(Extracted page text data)

-- -- --

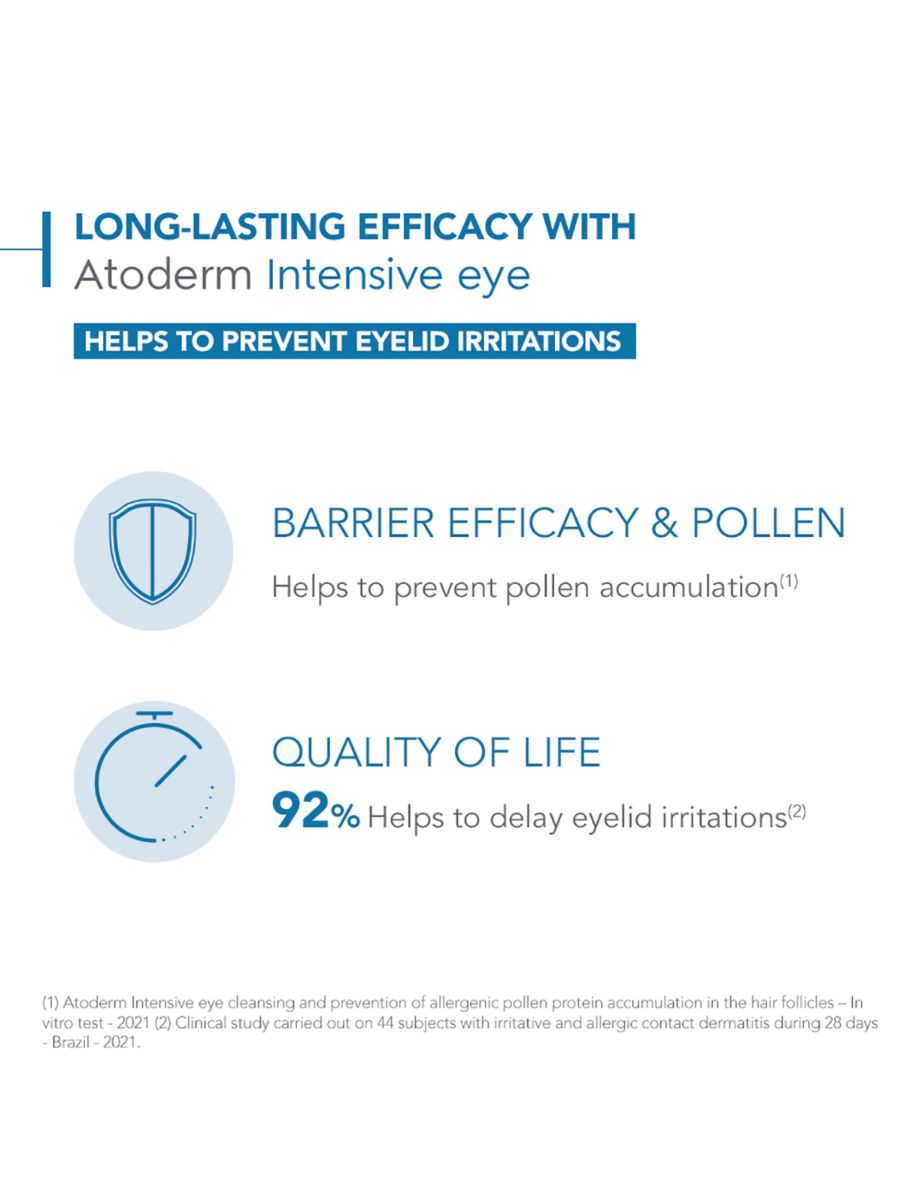 LONG-LASTING EFFICACY WITH
Atoderm Intensive eye

HELPS TO PREVENT EYELID IRRITATIONS

BARRIER EFFICACY & POLLEN
Helps to prevent pollen accumulation$^{(1)}$

QUALITY OF LIFE
92% Helps to delay eyelid irritations$^{(2)}$

(1) Atoderm Intensive eye cleansing and prevention of allergenic pollen protein accumulation in the hair follicles – In vitro test - 2021 (2) Clinical study carried out on 44 subjects with irritative and allergic contact dermatitis during 28 days - Brazil - 2021.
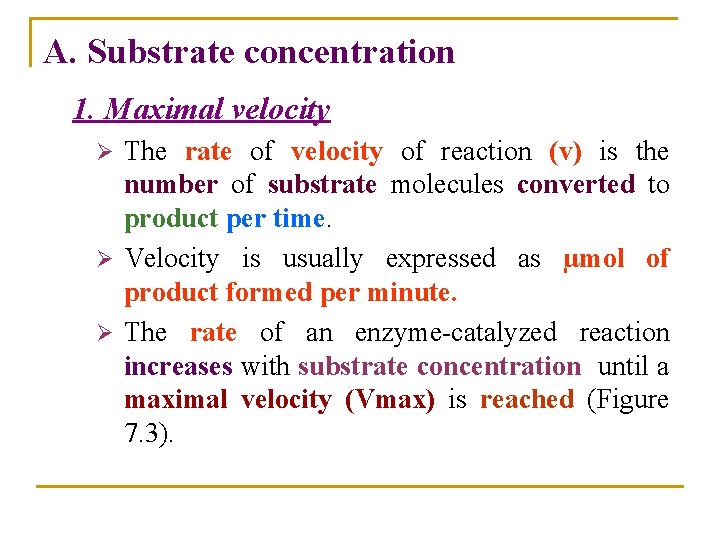 A. Substrate concentration

1. Maximal velocity

➢ The rate of velocity of reaction (v) is the number of substrate molecules converted to product per time.

➢ Velocity is usually expressed as μmol of product formed per minute.

➢ The rate of an enzyme-catalyzed reaction increases with substrate concentration until a maximal velocity (Vmax) is reached (Figure 7.3).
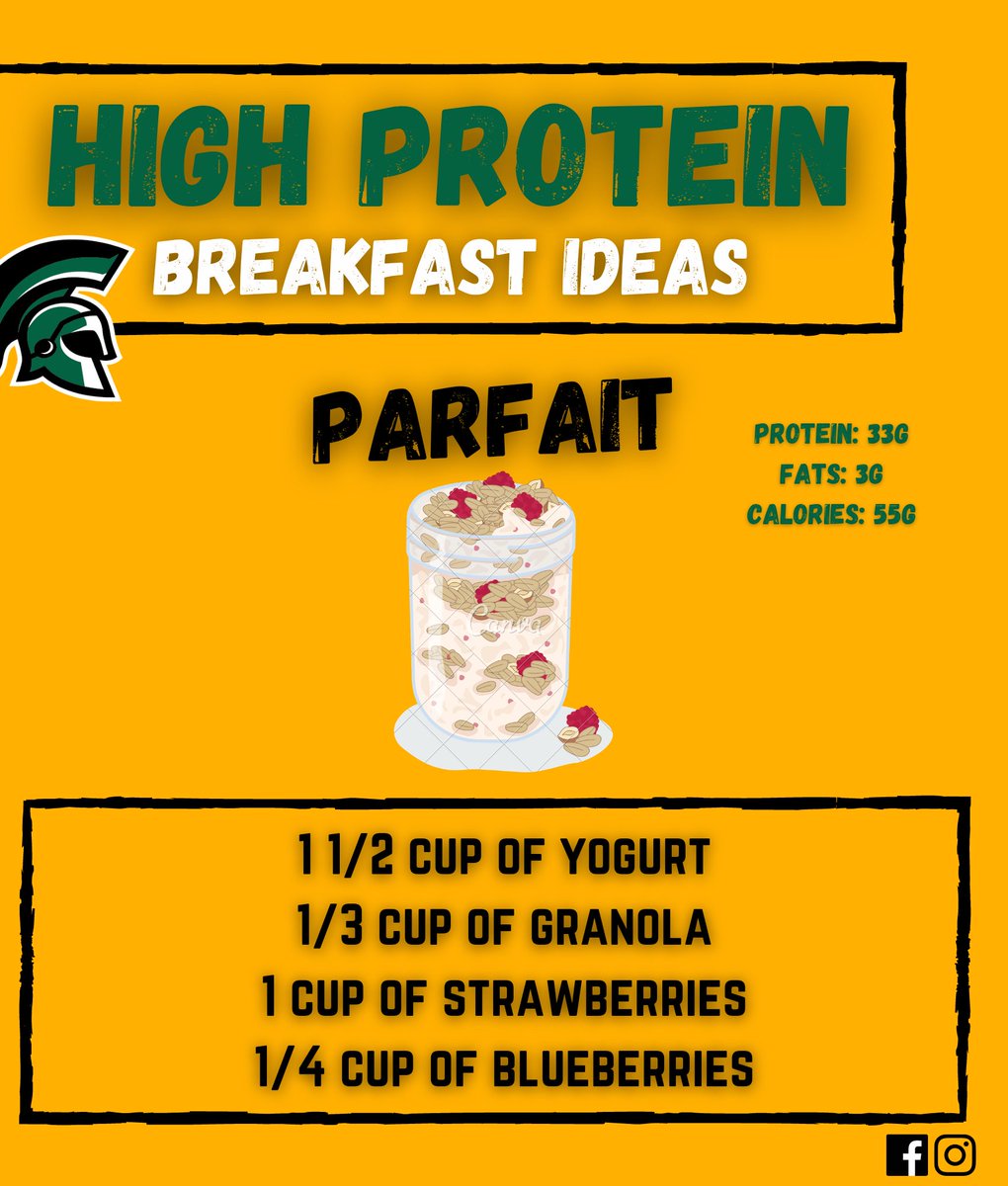 HIGH PROTEIN
BREAKFAST IDEAS

PARFAIT

PROTEIN: 33G
FATS: 3G
CALORIES: 55G

Canva

1 1/2 CUP OF YOGURT
1/3 CUP OF GRANOLA
1 CUP OF STRAWBERRIES
1/4 CUP OF BLUEBERRIES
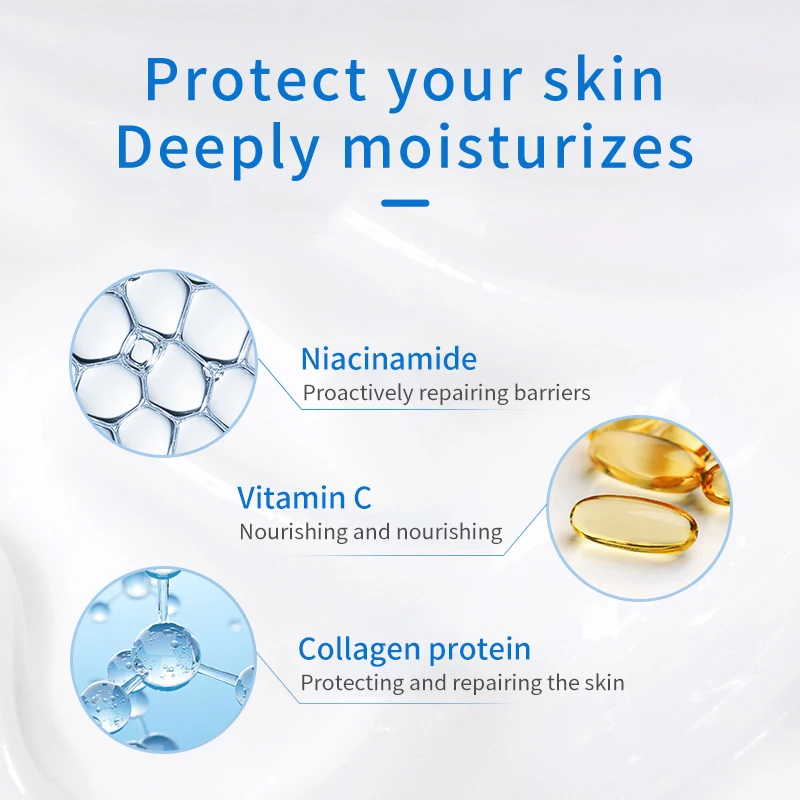 Protect your skin
Deeply moisturizes

Niacinamide
Proactively repairing barriers

Vitamin C
Nourishing and nourishing

Collagen protein
Protecting and repairing the skin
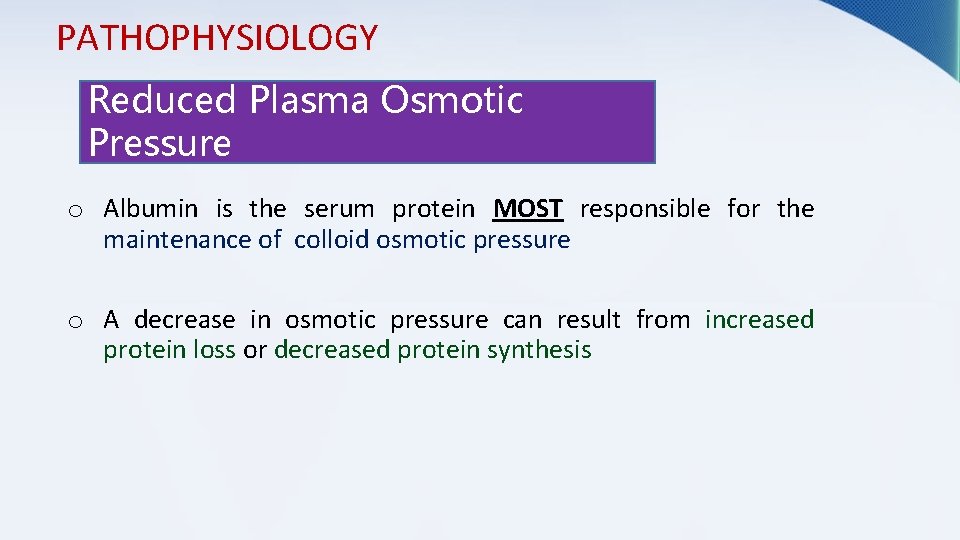 PATHOPHYSIOLOGY

Reduced Plasma Osmotic Pressure

o Albumin is the serum protein MOST responsible for the maintenance of colloid osmotic pressure

o A decrease in osmotic pressure can result from increased protein loss or decreased protein synthesis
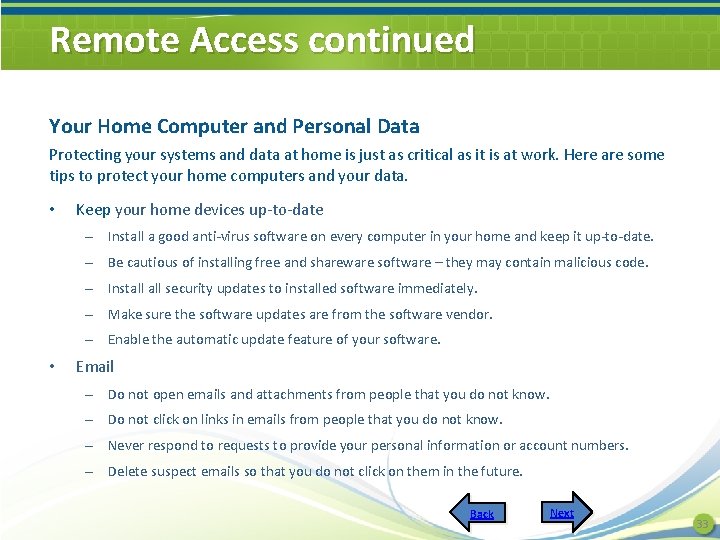 Remote Access continued

Your Home Computer and Personal Data

Protecting your systems and data at home is just as critical as it is at work. Here are some tips to protect your home computers and your data.

• Keep your home devices up-to-date
– Install a good anti-virus software on every computer in your home and keep it up-to-date.
– Be cautious of installing free and shareware software – they may contain malicious code.
– Install all security updates to installed software immediately.
– Make sure the software updates are from the software vendor.
– Enable the automatic update feature of your software.

• Email
– Do not open emails and attachments from people that you do not know.
– Do not click on links in emails from people that you do not know.
– Never respond to requests to provide your personal information or account numbers.
– Delete suspect emails so that you do not click on them in the future.

Back

Next

33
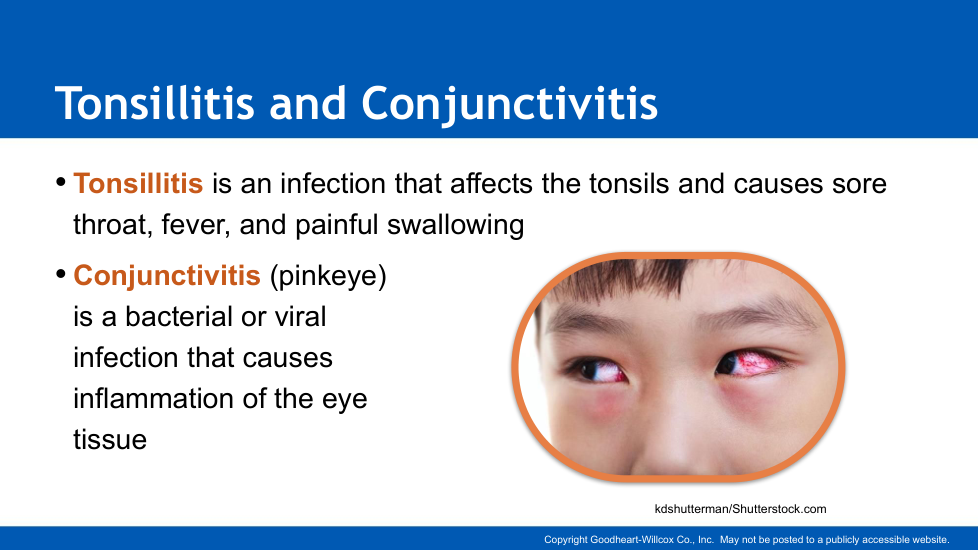 Tonsillitis and Conjunctivitis

• Tonsillitis is an infection that affects the tonsils and causes sore throat, fever, and painful swallowing

• Conjunctivitis (pinkeye) is a bacterial or viral infection that causes inflammation of the eye tissue

kdshutterman/Shutterstock.com

Copyright Goodheart-Willcox Co., Inc. May not be posted to a publicly accessible website.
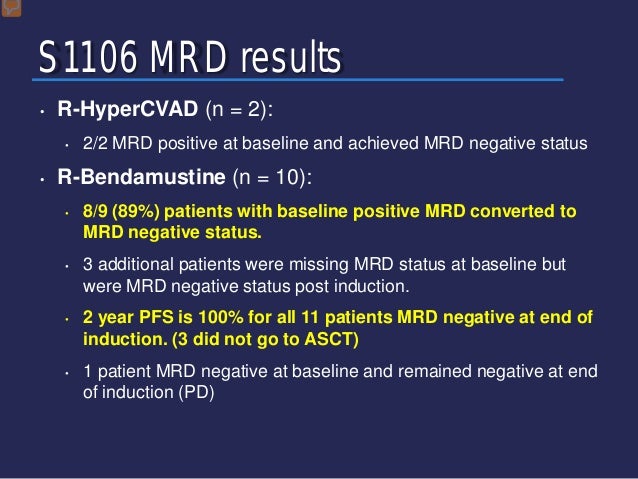 S1106 MRD results

• R-HyperCVAD (n = 2):
  • 2/2 MRD positive at baseline and achieved MRD negative status
• R-Bendamustine (n = 10):
  • 8/9 (89%) patients with baseline positive MRD converted to MRD negative status.
  • 3 additional patients were missing MRD status at baseline but were MRD negative status post induction.
  • 2 year PFS is 100% for all 11 patients MRD negative at end of induction. (3 did not go to ASCT)
  • 1 patient MRD negative at baseline and remained negative at end of induction (PD)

-- -- --

Aim of the task
Scan the records above for the string "know", then select every line that holds it.

Exercise output
– Do not open emails and attachments from people that you do not know.
– Do not click on links in emails from people that you do not know.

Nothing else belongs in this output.